*** DATASET EXTRACT
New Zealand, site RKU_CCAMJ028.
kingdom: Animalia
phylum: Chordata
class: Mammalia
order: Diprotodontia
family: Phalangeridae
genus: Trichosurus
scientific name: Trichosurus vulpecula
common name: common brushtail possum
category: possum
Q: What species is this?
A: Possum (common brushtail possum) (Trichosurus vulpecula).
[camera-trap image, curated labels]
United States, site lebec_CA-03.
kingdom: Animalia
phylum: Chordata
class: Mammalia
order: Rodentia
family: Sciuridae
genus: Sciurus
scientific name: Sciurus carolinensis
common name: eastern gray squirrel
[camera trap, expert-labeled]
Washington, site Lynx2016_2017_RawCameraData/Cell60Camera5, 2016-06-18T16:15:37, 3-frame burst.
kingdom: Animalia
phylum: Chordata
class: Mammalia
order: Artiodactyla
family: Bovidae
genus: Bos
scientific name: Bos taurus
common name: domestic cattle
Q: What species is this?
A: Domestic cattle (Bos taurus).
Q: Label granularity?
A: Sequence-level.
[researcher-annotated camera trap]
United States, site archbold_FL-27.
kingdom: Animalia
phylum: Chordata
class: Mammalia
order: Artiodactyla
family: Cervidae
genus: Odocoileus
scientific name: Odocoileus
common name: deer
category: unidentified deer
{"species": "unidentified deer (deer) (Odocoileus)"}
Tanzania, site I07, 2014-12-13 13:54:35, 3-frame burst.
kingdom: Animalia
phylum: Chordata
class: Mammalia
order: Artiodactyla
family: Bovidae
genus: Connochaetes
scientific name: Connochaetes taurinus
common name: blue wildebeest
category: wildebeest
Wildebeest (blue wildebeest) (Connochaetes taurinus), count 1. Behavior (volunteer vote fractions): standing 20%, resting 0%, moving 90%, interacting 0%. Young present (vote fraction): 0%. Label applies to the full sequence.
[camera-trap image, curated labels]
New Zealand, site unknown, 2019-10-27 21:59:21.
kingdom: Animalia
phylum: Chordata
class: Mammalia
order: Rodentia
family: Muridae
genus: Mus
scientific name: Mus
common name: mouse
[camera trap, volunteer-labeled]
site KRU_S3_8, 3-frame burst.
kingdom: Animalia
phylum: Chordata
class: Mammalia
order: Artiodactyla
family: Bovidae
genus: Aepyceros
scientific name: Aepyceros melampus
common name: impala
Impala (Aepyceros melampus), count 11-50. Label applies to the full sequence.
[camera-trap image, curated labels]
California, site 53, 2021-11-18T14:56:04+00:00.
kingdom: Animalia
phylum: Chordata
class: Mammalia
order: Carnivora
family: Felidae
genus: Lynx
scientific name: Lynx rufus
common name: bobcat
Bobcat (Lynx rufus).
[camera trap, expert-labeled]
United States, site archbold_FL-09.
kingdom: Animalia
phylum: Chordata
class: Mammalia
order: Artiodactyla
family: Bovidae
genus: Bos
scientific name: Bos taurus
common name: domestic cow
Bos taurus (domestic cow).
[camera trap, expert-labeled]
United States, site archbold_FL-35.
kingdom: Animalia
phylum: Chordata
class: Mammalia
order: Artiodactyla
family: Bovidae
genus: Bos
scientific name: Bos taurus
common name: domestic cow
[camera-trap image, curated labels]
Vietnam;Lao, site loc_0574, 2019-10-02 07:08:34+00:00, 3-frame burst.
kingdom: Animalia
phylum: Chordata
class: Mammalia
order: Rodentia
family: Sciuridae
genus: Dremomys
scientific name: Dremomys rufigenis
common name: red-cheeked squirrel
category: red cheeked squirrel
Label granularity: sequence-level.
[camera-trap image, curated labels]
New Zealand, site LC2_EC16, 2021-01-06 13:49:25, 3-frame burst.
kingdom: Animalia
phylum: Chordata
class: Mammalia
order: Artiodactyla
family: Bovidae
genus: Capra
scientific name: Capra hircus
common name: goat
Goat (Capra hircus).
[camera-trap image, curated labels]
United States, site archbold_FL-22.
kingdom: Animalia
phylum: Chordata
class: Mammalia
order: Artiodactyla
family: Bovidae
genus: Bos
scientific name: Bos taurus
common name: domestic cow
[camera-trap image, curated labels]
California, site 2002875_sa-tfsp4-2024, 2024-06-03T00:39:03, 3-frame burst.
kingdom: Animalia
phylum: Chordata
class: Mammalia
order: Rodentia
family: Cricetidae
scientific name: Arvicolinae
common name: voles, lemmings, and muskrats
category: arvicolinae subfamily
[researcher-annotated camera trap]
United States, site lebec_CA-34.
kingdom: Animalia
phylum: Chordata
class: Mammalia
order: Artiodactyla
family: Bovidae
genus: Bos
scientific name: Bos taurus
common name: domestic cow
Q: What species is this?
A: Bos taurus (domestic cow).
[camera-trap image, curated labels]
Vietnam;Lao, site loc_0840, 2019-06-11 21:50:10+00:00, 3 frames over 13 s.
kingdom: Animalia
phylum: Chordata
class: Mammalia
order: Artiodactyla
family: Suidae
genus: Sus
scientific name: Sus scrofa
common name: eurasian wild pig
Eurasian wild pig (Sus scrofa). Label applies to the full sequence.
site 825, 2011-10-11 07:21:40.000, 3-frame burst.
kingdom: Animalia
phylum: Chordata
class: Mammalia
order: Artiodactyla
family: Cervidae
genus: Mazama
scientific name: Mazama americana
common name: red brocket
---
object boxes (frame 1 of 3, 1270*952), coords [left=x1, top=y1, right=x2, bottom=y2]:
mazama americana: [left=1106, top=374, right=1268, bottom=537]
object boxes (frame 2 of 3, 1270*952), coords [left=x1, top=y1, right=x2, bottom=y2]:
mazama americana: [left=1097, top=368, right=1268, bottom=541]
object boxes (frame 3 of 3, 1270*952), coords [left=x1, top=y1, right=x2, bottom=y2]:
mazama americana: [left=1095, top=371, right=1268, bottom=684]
******
**ACTIVITY**. Each line of the listing has to be repeated exactly in the reply.

**ANSWER**.
New Zealand, site RKU_CCAMJ028.
kingdom: Animalia
phylum: Chordata
class: Mammalia
order: Diprotodontia
family: Phalangeridae
genus: Trichosurus
scientific name: Trichosurus vulpecula
common name: common brushtail possum
category: possum
Q: What species is this?
A: Possum (common brushtail possum) (Trichosurus vulpecula).
[camera-trap image, curated labels]
United States, site lebec_CA-03.
kingdom: Animalia
phylum: Chordata
class: Mammalia
order: Rodentia
family: Sciuridae
genus: Sciurus
scientific name: Sciurus carolinensis
common name: eastern gray squirrel
[camera trap, expert-labeled]
Washington, site Lynx2016_2017_RawCameraData/Cell60Camera5, 2016-06-18T16:15:37, 3-frame burst.
kingdom: Animalia
phylum: Chordata
class: Mammalia
order: Artiodactyla
family: Bovidae
genus: Bos
scientific name: Bos taurus
common name: domestic cattle
Q: What species is this?
A: Domestic cattle (Bos taurus).
Q: Label granularity?
A: Sequence-level.
[researcher-annotated camera trap]
United States, site archbold_FL-27.
kingdom: Animalia
phylum: Chordata
class: Mammalia
order: Artiodactyla
family: Cervidae
genus: Odocoileus
scientific name: Odocoileus
common name: deer
category: unidentified deer
{"species": "unidentified deer (deer) (Odocoileus)"}
Tanzania, site I07, 2014-12-13 13:54:35, 3-frame burst.
kingdom: Animalia
phylum: Chordata
class: Mammalia
order: Artiodactyla
family: Bovidae
genus: Connochaetes
scientific name: Connochaetes taurinus
common name: blue wildebeest
category: wildebeest
Wildebeest (blue wildebeest) (Connochaetes taurinus), count 1. Behavior (volunteer vote fractions): standing 20%, resting 0%, moving 90%, interacting 0%. Young present (vote fraction): 0%. Label applies to the full sequence.
[camera-trap image, curated labels]
New Zealand, site unknown, 2019-10-27 21:59:21.
kingdom: Animalia
phylum: Chordata
class: Mammalia
order: Rodentia
family: Muridae
genus: Mus
scientific name: Mus
common name: mouse
[camera trap, volunteer-labeled]
site KRU_S3_8, 3-frame burst.
kingdom: Animalia
phylum: Chordata
class: Mammalia
order: Artiodactyla
family: Bovidae
genus: Aepyceros
scientific name: Aepyceros melampus
common name: impala
Impala (Aepyceros melampus), count 11-50. Label applies to the full sequence.
[camera-trap image, curated labels]
California, site 53, 2021-11-18T14:56:04+00:00.
kingdom: Animalia
phylum: Chordata
class: Mammalia
order: Carnivora
family: Felidae
genus: Lynx
scientific name: Lynx rufus
common name: bobcat
Bobcat (Lynx rufus).
[camera trap, expert-labeled]
United States, site archbold_FL-09.
kingdom: Animalia
phylum: Chordata
class: Mammalia
order: Artiodactyla
family: Bovidae
genus: Bos
scientific name: Bos taurus
common name: domestic cow
Bos taurus (domestic cow).
[camera trap, expert-labeled]
United States, site archbold_FL-35.
kingdom: Animalia
phylum: Chordata
class: Mammalia
order: Artiodactyla
family: Bovidae
genus: Bos
scientific name: Bos taurus
common name: domestic cow
[camera-trap image, curated labels]
Vietnam;Lao, site loc_0574, 2019-10-02 07:08:34+00:00, 3-frame burst.
kingdom: Animalia
phylum: Chordata
class: Mammalia
order: Rodentia
family: Sciuridae
genus: Dremomys
scientific name: Dremomys rufigenis
common name: red-cheeked squirrel
category: red cheeked squirrel
Label granularity: sequence-level.
[camera-trap image, curated labels]
New Zealand, site LC2_EC16, 2021-01-06 13:49:25, 3-frame burst.
kingdom: Animalia
phylum: Chordata
class: Mammalia
order: Artiodactyla
family: Bovidae
genus: Capra
scientific name: Capra hircus
common name: goat
Goat (Capra hircus).
[camera-trap image, curated labels]
United States, site archbold_FL-22.
kingdom: Animalia
phylum: Chordata
class: Mammalia
order: Artiodactyla
family: Bovidae
genus: Bos
scientific name: Bos taurus
common name: domestic cow
[camera-trap image, curated labels]
California, site 2002875_sa-tfsp4-2024, 2024-06-03T00:39:03, 3-frame burst.
kingdom: Animalia
phylum: Chordata
class: Mammalia
order: Rodentia
family: Cricetidae
scientific name: Arvicolinae
common name: voles, lemmings, and muskrats
category: arvicolinae subfamily
[researcher-annotated camera trap]
United States, site lebec_CA-34.
kingdom: Animalia
phylum: Chordata
class: Mammalia
order: Artiodactyla
family: Bovidae
genus: Bos
scientific name: Bos taurus
common name: domestic cow
Q: What species is this?
A: Bos taurus (domestic cow).
[camera-trap image, curated labels]
Vietnam;Lao, site loc_0840, 2019-06-11 21:50:10+00:00, 3 frames over 13 s.
kingdom: Animalia
phylum: Chordata
class: Mammalia
order: Artiodactyla
family: Suidae
genus: Sus
scientific name: Sus scrofa
common name: eurasian wild pig
Eurasian wild pig (Sus scrofa). Label applies to the full sequence.
site 825, 2011-10-11 07:21:40.000, 3-frame burst.
kingdom: Animalia
phylum: Chordata
class: Mammalia
order: Artiodactyla
family: Cervidae
genus: Mazama
scientific name: Mazama americana
common name: red brocket
---
object boxes (frame 1 of 3, 1270*952), coords [left=x1, top=y1, right=x2, bottom=y2]:
mazama americana: [left=1106, top=374, right=1268, bottom=537]
object boxes (frame 2 of 3, 1270*952), coords [left=x1, top=y1, right=x2, bottom=y2]:
mazama americana: [left=1097, top=368, right=1268, bottom=541]
object boxes (frame 3 of 3, 1270*952), coords [left=x1, top=y1, right=x2, bottom=y2]:
mazama americana: [left=1095, top=371, right=1268, bottom=684]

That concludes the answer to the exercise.